Forget Japanese waters, headlines worry about North Korea and Hawaii. South Korea has their own two cents to add over the assassination of Kim Jong-un’s half brother at Kuala Lumpur International. China says that North Korea and the US are like two trains headed on a collision course. China has a kind of “plan” to bring the US and North Korea together, but the US won’t make concessions for obeying a UN resolution and there is no mention of China cutting off its supply. It seems China wants to be the “great reconciler”, but the rift is too far between East and West. Japan’s answer is to strike first.
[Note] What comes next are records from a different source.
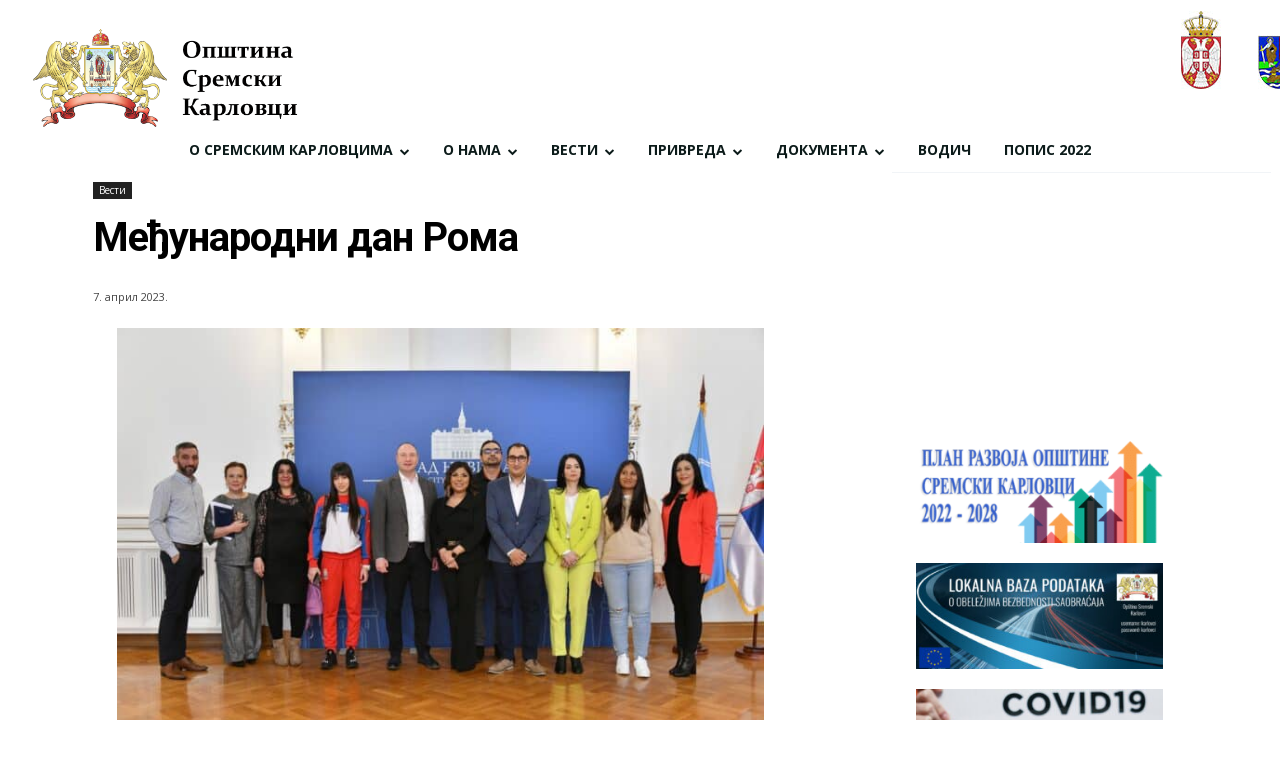

--- FILE ---
content_type: text/plain
request_url: https://www.google-analytics.com/j/collect?v=1&_v=j102&a=1238848537&t=pageview&_s=1&dl=https%3A%2F%2Fsremskikarlovci.rs%2F2023%2F04%2F07%2Fmedjunarodni-dan-roma%2F&ul=en-us%40posix&dt=%D0%9C%D0%B5%D1%92%D1%83%D0%BD%D0%B0%D1%80%D0%BE%D0%B4%D0%BD%D0%B8%20%D0%B4%D0%B0%D0%BD%20%D0%A0%D0%BE%D0%BC%D0%B0%20%7C%20%D0%A1%D1%80%D0%B5%D0%BC%D1%81%D0%BA%D0%B8%20%D0%9A%D0%B0%D1%80%D0%BB%D0%BE%D0%B2%D1%86%D0%B8&sr=1280x720&vp=1280x720&_u=IEBAAEABAAAAACAAI~&jid=1752056763&gjid=1446165230&cid=851682813.1768987119&tid=UA-53332210-4&_gid=2007213374.1768987119&_r=1&_slc=1&z=725685879
body_size: -451
content:
2,cG-D68YSGBR24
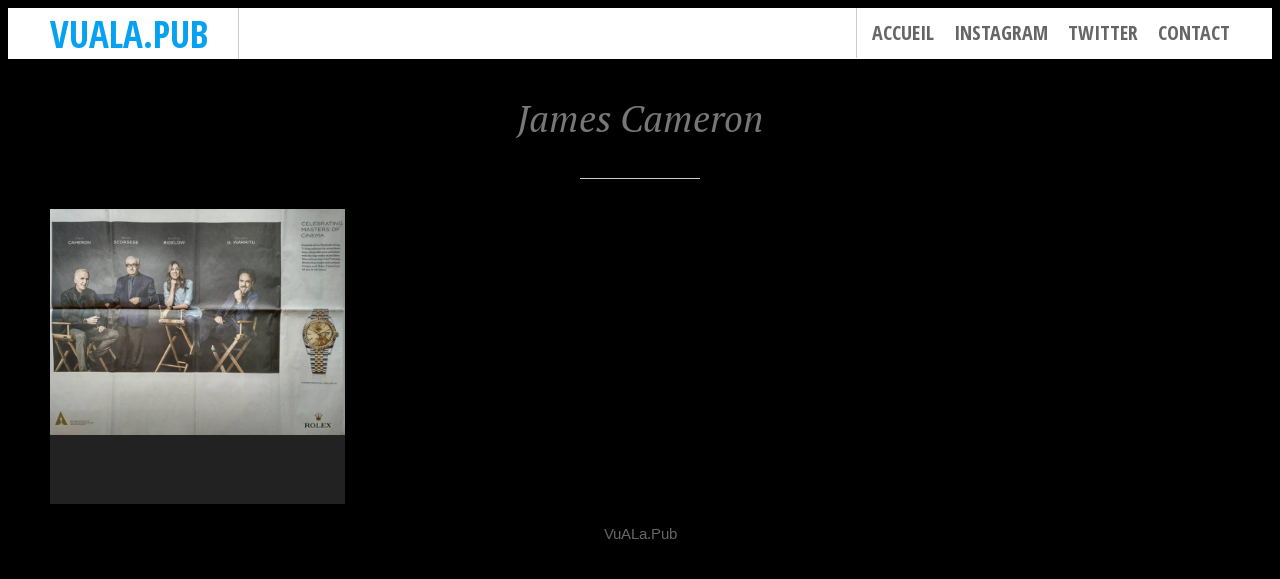

--- FILE ---
content_type: text/plain
request_url: https://www.google-analytics.com/j/collect?v=1&_v=j102&a=196087336&t=pageview&_s=1&dl=https%3A%2F%2Fvuala.pub%2Ftag%2Fjames-cameron%2F&ul=en-us%40posix&dt=James%20Cameron%20%E2%80%93%20VuALa.Pub&sr=1280x720&vp=1280x720&_u=IEBAAEABAAAAACAAI~&jid=731071734&gjid=911127084&cid=1266516116.1769303741&tid=UA-1332335-19&_gid=1394239985.1769303741&_r=1&_slc=1&z=110262031
body_size: -448
content:
2,cG-YFY128BE3S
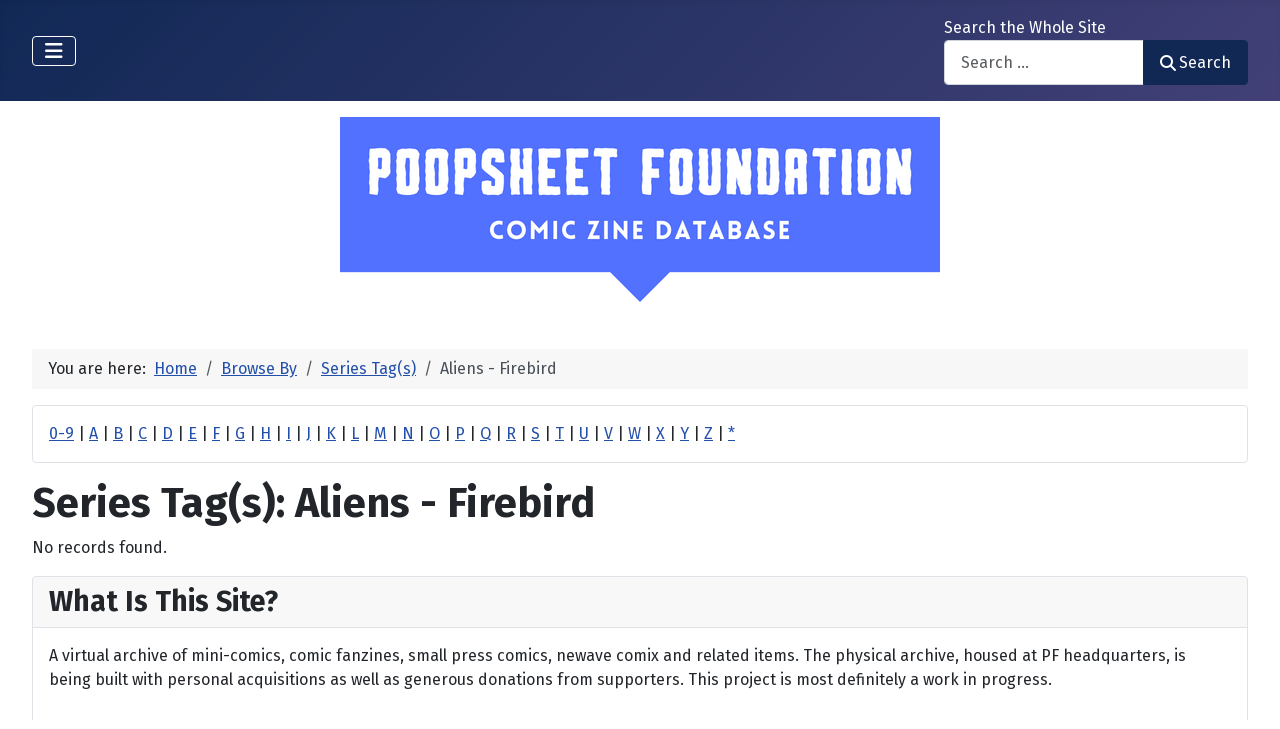

--- FILE ---
content_type: text/css
request_url: https://poopsheetfoundation.com/media/com_mtree/css/tree.css?223117
body_size: 444
content:
.modMtDtree a {
  text-decoration: none;
  color: #000;
  padding: 0.1rem 0.25rem;
}
.modMtDtree a.active {
  background-color: #DDE1E6;
}
.modMtDtree a:hover {
  background-color: #DDE1E6;
}
.modMtDtree [data-target-type=plus],
.modMtDtree [data-target-type=folder] {
  cursor: pointer;
}
.modMtDtree li {
  overflow: hidden;
  text-overflow: ellipsis;
  white-space: nowrap;
}
.modMtDtree li .icon-category,
.modMtDtree li .icon-listing {
  width: 18px;
  text-align: center;
}
.modMtDtree li .collapsible {
  position: absolute;
  left: 0.2rem;
  top: 0.5rem;
  color: #6d757e;
}

.treeselect {
  display: block;
  padding-left: 0;
  list-style: none;
}
.treeselect li {
  position: relative;
  display: block;
  line-height: 1.8rem;
  list-style: none;
}
.treeselect li::before {
  position: absolute;
  top: 14px;
  left: 25px;
  width: 10px;
  height: 1px;
  margin: auto;
  content: "";
  background-color: rgba(0, 0, 0, 0.2);
}
[dir=rtl] .treeselect li::before {
  right: 25px;
  left: 0;
  margin: 0;
}
.treeselect li::after {
  position: absolute;
  top: 0;
  bottom: 0;
  left: 25px;
  width: 1px;
  height: 100%;
  content: "";
  background-color: rgba(0, 0, 0, 0.2);
}
[dir=rtl] .treeselect li::after {
  right: 25px;
  left: 0;
}
.treeselect li:last-child::after {
  height: 14px;
}
.treeselect li li {
  padding-inline-start: 40px;
}
.treeselect > li::before,
.treeselect > li::after {
  display: none;
}
.treeselect .treeselect-toggle {
  display: inline-block;
  padding: 0;
  margin-right: 0.1rem;
  text-align: center;
  cursor: pointer;
}
.treeselect .treeselect-menu {
  display: inline-block;
}
.treeselect .treeselect-item {
  display: inline-block;
}
.treeselect .treeselect-item input {
  position: relative;
  top: 1px;
  margin-right: 0.2rem;
}
.treeselect .treeselect-item label {
  margin-bottom: 0;
}
.treeselect .dropdown-toggle {
  padding: 0 0.5rem 0.3rem;
  margin-left: 0.5rem;
}
.treeselect .dropdown-toggle::after {
  margin-left: 0;
  font-size: 1rem;
  color: var(--template-text-dark);
}

.tree-holder ul ul {
  padding-left: 0;
}
.tree-holder ul ul li::before,
.tree-holder ul ul li::after {
  left: 8px;
  display: block;
}
[dir=rtl] .tree-holder ul ul li::before,
[dir=rtl] .tree-holder ul ul li::after {
  right: 8px;
  left: 0;
  margin: 0;
}
.tree-holder ul ul li::before {
  top: 12px;
}
.tree-holder ul ul li:last-child::after {
  height: 12px;
}
.tree-holder li {
  line-height: 1.8rem;
}
.tree-holder li > a .fa,
.tree-holder li > a .fas {
  margin-right: 0.35rem;
}
.tree-holder li li {
  padding-inline-start: 20px;
}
Taiwan may be able to make its own response. This week, the US handed off two Perry-class frigates to Taiwan. Taiwanese naval officers will learn how to operate the frigates from the US Navy and the ships should set sail in May. This is a very interesting development since President-elect Trump received a phone call from President Tsai, and since the US still has yet to deliver on several military sales, especially F-16s, that closed during the terms of former Presidents Obama and Ma.

China’s response to events this week is two-fold. An editorial with a persuasive tone appeared in China’s state-run Global Times, arguing that India would help itself more if it cooperated with Chinese strategies rather than Japanese and US strategies. Xi Jinping also underlined and emphasized China’s great need to catch up on technology. This comes in the wake of the coming American Lockheed Martin F-35 “Lightning II” fighter jet and the US Navy’s new electromagnetically trajected railgun. China’s response is both telling and predicting.

While China has made advances, both in approaching Tomahawk cruise missile technology and in nearing the completion of its first home made aircraft carrier (reverse engineered from a Soviet era carrier), China still feels claustrophobic. Taiwan, Japan, South Korea, and India, not to mention the distant-yet-present US are all naval forces too close to China’s back yard. Xi feels the “squeeze”. China is in a tight spot.

President Xi also revisited his long-standing mission of countering squander and corruption within the Communist Party. By underlining the points he did, he seems to be vying for equity and credit. Doesn’t China’s leader have enough credibility or does Xi know something the West doesn’t? Regardlessly, the greater wild card is India. China believes that India is on the fence and is open to persuasion—and China is correct. Soon, India will feel its own squeeze. The question, then, will be whether India feels inclined to side with China rather than forces farther to its east or if India will decide to reverse engineer Western technology write persuasive editorials of its own.